▸ Page extract
Representation Theory Seminar
The Representation Theory Seminar at the UvA regularly takes place on
fridays.
Time: 14.00-15.00
Place: To be announced.
Upcoming talks
Definite schedule will be determined along the way,
so please check the web-site on a regular basis.
The seminar is now being set-up for this academic year,
the first upcoming talks will be announced soon.
Previous talks
Date: 21 September 2006
Speaker: Thomas Quella (UvA)
Title: Wess-Zumino-Witten models on Supergroups.
Abstract:
Wess-Zumino-Witten models - widely used to describe the
propagation of strings on group manifolds - are conformal sigma-models
with an infinite-dimensional current algebra symmetry. In this talk we
will consider the generalization to supergroups which describe bosonic and
fermionic degrees of freedom on an equal footing. Our focus will be
on the geometric properties of these models and how harmonic analysis
can be used to extract physical information. One of the surprising
results is that the Laplacian is not diagonalizable. An essential
part of the presentation will be concerned with the representation
theory of Lie superalgebras which somewhat differs from that of
ordinary Lie algebras.
Date: 28 September 2006
Speaker: Thomas Quella (UvA)
Title: Harmonic analysis on supergroups.
Abstract:
We show how the algebra of functions on a (sufficiently well-behaved)
supergroup can be decomposed with respect to the left and right
regular action of the underlying Lie superalgebra. The analysis will
take place in two steps. First an auxiliary problem with a set of
reduced differential operators is solved. Afterwards eigenfunctions
of the Laplacian related to this auxiliary problem are mapped to
generalized eigenfunctions of the full Laplacian. Among our findings
is that the complete spectrum consists of projective, not necessarily
irreducible, representations only. Also - as indicated by the word
"generalized eigenfunctions" - the full Laplacian turns out to be
non-diagonalizable in a subsector of the representation space.
Mathematical foundations:
- Y.M. Zou, "Category of finite dimensional weight modules over type
I classical Lie superalgebras", J. Alg. 180 (1996), 459-482.
- R.B. Zhang and Y.M. Zou, http://de.arxiv.org/abs/math.RT/0608693
(Hopf superalgebra approach to a similar problem but without true
representation theory).
Date: 5 October 2006
Speaker:
Wolter Groenevelt (UvA)
Title: Vector valued big q-Jacobi functions.
Abstract:
We study an unbounded second order q-difference operator that has certain
basic-hypergeometric functions, called big q-Jacobi functions, as
eigenfunction. Spectral analysis of the difference operator leads to an
integral transform that has two big q-Jacobi functions as a kernel. The
difference operator corresponds to the action of the Casimir operator in a
certain representation of the quantized universal enveloping algebra of
su(1,1).
Date: 19 October 2006
Speaker: Jan Felipe van Diejen (Universidad de Talca, Chili)
Title: Bernstein-Szego Polynomials Associated with Root Systems.

▸ Stored rows
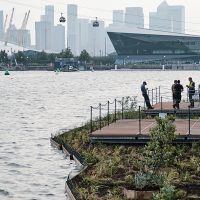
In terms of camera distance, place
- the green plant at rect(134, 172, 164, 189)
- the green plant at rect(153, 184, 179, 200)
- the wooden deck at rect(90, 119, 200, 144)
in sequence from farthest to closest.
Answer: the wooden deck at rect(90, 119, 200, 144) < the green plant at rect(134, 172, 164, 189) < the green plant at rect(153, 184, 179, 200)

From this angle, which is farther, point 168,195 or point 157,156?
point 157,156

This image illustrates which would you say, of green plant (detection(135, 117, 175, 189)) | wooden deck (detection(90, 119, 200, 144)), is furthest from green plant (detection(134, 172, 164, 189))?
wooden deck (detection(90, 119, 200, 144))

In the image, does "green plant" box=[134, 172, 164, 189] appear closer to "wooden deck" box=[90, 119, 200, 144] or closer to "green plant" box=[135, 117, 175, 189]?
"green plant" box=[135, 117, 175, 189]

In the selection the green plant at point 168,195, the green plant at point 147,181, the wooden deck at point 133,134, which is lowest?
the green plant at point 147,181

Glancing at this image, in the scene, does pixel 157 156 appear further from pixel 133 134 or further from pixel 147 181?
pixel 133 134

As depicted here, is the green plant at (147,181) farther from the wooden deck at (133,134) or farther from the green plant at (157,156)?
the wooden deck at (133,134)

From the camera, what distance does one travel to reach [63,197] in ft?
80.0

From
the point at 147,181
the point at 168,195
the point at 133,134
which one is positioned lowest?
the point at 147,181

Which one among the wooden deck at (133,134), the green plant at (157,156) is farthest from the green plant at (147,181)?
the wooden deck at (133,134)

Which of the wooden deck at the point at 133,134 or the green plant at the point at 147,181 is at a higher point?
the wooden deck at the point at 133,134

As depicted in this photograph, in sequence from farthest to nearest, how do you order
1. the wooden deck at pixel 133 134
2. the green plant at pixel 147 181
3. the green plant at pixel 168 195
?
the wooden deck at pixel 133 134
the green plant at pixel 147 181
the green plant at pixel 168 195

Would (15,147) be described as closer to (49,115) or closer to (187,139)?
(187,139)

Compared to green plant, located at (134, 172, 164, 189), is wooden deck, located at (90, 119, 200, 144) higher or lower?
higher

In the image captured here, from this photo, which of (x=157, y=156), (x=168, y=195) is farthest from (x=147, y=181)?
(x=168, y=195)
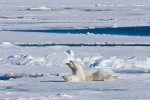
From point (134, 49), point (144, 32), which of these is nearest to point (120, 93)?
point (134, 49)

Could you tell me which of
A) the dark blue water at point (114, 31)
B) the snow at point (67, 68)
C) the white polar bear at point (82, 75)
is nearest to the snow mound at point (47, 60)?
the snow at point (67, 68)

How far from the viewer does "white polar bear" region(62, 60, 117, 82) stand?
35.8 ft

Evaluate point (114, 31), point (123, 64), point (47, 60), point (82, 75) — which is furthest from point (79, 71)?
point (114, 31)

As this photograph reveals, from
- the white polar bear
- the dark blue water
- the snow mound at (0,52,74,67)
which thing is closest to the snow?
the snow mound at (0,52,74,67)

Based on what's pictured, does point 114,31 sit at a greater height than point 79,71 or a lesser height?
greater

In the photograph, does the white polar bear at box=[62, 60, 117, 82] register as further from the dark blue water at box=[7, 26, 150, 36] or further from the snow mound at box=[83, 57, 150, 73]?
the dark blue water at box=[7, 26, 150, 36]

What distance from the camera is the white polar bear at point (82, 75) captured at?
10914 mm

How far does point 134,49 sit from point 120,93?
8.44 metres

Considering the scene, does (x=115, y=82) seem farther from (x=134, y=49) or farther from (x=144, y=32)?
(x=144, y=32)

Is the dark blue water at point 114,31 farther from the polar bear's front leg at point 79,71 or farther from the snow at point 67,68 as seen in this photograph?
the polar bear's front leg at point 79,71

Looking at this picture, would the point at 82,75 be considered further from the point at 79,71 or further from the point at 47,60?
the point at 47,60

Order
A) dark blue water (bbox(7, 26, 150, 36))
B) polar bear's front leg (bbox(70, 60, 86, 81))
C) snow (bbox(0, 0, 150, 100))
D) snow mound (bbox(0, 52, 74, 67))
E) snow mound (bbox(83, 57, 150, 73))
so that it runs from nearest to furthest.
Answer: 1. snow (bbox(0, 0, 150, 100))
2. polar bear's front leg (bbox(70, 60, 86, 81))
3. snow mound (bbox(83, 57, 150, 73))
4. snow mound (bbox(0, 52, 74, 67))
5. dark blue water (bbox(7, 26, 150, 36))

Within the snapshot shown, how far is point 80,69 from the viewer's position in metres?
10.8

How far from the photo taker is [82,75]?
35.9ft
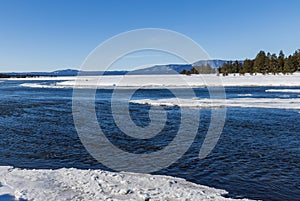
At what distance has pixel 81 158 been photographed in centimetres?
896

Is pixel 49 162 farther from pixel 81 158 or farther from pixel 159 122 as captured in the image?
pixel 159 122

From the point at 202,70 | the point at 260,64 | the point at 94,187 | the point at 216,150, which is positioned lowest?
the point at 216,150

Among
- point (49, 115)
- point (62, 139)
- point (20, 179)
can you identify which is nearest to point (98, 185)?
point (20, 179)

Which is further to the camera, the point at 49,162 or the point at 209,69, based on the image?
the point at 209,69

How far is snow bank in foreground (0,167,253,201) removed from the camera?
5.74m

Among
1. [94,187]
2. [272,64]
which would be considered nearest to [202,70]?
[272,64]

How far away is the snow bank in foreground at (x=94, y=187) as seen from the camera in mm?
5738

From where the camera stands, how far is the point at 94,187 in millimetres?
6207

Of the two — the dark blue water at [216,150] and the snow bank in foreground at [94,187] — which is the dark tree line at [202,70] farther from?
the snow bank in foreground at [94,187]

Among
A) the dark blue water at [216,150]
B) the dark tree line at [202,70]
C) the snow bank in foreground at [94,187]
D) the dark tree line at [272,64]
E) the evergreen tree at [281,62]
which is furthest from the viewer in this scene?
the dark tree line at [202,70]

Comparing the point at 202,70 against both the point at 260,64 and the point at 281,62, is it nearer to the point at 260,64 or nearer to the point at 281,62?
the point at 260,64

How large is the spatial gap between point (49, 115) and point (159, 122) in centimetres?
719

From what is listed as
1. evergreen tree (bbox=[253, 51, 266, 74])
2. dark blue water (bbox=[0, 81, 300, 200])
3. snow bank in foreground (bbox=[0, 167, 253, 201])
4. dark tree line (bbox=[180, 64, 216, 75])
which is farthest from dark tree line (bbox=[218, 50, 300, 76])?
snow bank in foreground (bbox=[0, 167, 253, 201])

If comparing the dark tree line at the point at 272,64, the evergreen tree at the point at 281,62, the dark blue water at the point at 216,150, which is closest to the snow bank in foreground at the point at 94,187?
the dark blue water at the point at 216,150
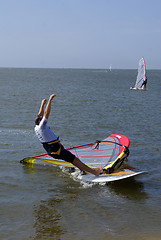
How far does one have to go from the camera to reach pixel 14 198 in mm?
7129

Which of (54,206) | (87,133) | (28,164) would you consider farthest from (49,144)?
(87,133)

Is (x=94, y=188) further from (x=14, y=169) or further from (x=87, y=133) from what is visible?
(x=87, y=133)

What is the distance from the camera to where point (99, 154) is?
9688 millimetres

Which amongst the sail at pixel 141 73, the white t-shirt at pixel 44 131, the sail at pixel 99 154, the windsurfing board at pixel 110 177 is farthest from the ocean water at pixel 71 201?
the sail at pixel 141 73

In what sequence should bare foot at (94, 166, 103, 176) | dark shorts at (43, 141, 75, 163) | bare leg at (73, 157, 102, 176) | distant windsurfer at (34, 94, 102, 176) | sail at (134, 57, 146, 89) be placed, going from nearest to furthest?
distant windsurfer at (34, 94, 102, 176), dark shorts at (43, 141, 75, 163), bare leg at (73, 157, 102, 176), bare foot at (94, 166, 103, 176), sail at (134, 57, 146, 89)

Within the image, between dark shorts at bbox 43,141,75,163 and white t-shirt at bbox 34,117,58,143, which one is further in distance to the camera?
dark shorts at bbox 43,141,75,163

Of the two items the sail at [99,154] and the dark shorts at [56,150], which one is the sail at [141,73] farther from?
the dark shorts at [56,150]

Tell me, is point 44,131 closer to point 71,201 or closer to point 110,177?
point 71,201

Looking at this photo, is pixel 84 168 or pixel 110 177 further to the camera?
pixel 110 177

▸ To be done
Pick up the representation theory seminar page after its last line and continue it.

▸ The result
Abstract:
We introduce multivariate generalizations of the Bernstein-Szego
polynomials, which are associated to the root systems of the complex
simple Lie algebras. The multivariate polynomials in question
generalize Macdonald's Hall-Littlewood polynomials associated with
root systems. For the root system of type A_1 (corresponding to
the Lie algebra sl(2;C)) the classic Bernstein-Szego polynomials
are recovered.
Date: 26 October 2006
Speaker: Fokko van de Bult (UvA)
Title: The modular double of a quantum group and hyperbolic
hypergeometric functions.
Abstract: The classical hypergeometric functions (normal and basic or
q-hypergeometric functions) are intimately related to representations of
certain algebras. However for the new hyperbolic hypergeometric
functions the relevant algebras are not yet well understood. We will
introduce the hyperbolic hypergeometric functions and the modular double
of a quantum group and then argue that they are related. We will mainly
do this by showing an example where Ruijsenaars' R-function appears as
matrix-coefficients of a representation of the modular double of Uq(sl2).
Date: 2 November 2006
Speaker: Eric Opdam (UvA)
Title: KZ-twists and fake symmetries.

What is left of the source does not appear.